* _Exercise instructions_:
Copy out the whole listing below word for word, keeping every line in its original order.

»»

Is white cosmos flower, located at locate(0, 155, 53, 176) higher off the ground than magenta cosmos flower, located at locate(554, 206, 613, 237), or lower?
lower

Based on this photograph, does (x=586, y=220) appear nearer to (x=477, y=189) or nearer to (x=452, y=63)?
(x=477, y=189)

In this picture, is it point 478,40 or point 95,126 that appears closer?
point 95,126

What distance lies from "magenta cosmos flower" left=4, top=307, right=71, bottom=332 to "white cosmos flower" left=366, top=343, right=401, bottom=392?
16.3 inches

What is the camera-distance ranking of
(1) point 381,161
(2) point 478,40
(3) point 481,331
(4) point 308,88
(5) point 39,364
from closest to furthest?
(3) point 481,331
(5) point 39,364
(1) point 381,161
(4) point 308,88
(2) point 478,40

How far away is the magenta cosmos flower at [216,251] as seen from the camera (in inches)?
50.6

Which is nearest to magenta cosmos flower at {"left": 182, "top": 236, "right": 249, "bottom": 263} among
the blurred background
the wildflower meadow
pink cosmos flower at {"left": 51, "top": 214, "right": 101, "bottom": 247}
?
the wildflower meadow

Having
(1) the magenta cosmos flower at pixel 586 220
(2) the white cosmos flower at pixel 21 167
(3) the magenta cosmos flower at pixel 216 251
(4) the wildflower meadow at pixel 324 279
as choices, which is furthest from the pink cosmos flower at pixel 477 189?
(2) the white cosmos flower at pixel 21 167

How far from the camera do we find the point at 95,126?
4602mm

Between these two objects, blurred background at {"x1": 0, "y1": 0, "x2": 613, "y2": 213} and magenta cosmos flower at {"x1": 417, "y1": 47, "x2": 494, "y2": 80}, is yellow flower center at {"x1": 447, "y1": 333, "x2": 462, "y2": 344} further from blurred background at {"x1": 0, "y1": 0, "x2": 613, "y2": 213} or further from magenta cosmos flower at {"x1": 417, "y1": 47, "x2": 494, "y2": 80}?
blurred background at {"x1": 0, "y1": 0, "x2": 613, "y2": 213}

««

* _Exercise output_:
Is white cosmos flower, located at locate(0, 155, 53, 176) higher off the ground than magenta cosmos flower, located at locate(554, 206, 613, 237), or lower?
lower

Based on this photograph, does (x=586, y=220) appear nearer to (x=477, y=189) or nearer to (x=452, y=63)?
(x=477, y=189)

In this picture, is it point 478,40 or point 95,126 that appears closer?
point 95,126

What distance lies from "magenta cosmos flower" left=4, top=307, right=71, bottom=332 to "white cosmos flower" left=366, top=343, right=401, bottom=392?
16.3 inches

What is the camera-distance ranking of
(1) point 381,161
(2) point 478,40
(3) point 481,331
(4) point 308,88
(5) point 39,364
from closest to furthest?
(3) point 481,331
(5) point 39,364
(1) point 381,161
(4) point 308,88
(2) point 478,40

How far away is the magenta cosmos flower at [216,251] as seen from the camera (in inches)?
50.6

Which is nearest to magenta cosmos flower at {"left": 182, "top": 236, "right": 249, "bottom": 263} among
the blurred background
the wildflower meadow
pink cosmos flower at {"left": 51, "top": 214, "right": 101, "bottom": 247}
?
the wildflower meadow

Having
(1) the magenta cosmos flower at pixel 586 220
(2) the white cosmos flower at pixel 21 167
(3) the magenta cosmos flower at pixel 216 251
(4) the wildflower meadow at pixel 324 279
as choices, which is furthest from the pink cosmos flower at pixel 477 189?
(2) the white cosmos flower at pixel 21 167

How far from the camera do we find the point at 95,126?
4602mm

Between these two objects, blurred background at {"x1": 0, "y1": 0, "x2": 613, "y2": 213} and magenta cosmos flower at {"x1": 417, "y1": 47, "x2": 494, "y2": 80}, is yellow flower center at {"x1": 447, "y1": 333, "x2": 462, "y2": 344} further from blurred background at {"x1": 0, "y1": 0, "x2": 613, "y2": 213} or further from magenta cosmos flower at {"x1": 417, "y1": 47, "x2": 494, "y2": 80}?
blurred background at {"x1": 0, "y1": 0, "x2": 613, "y2": 213}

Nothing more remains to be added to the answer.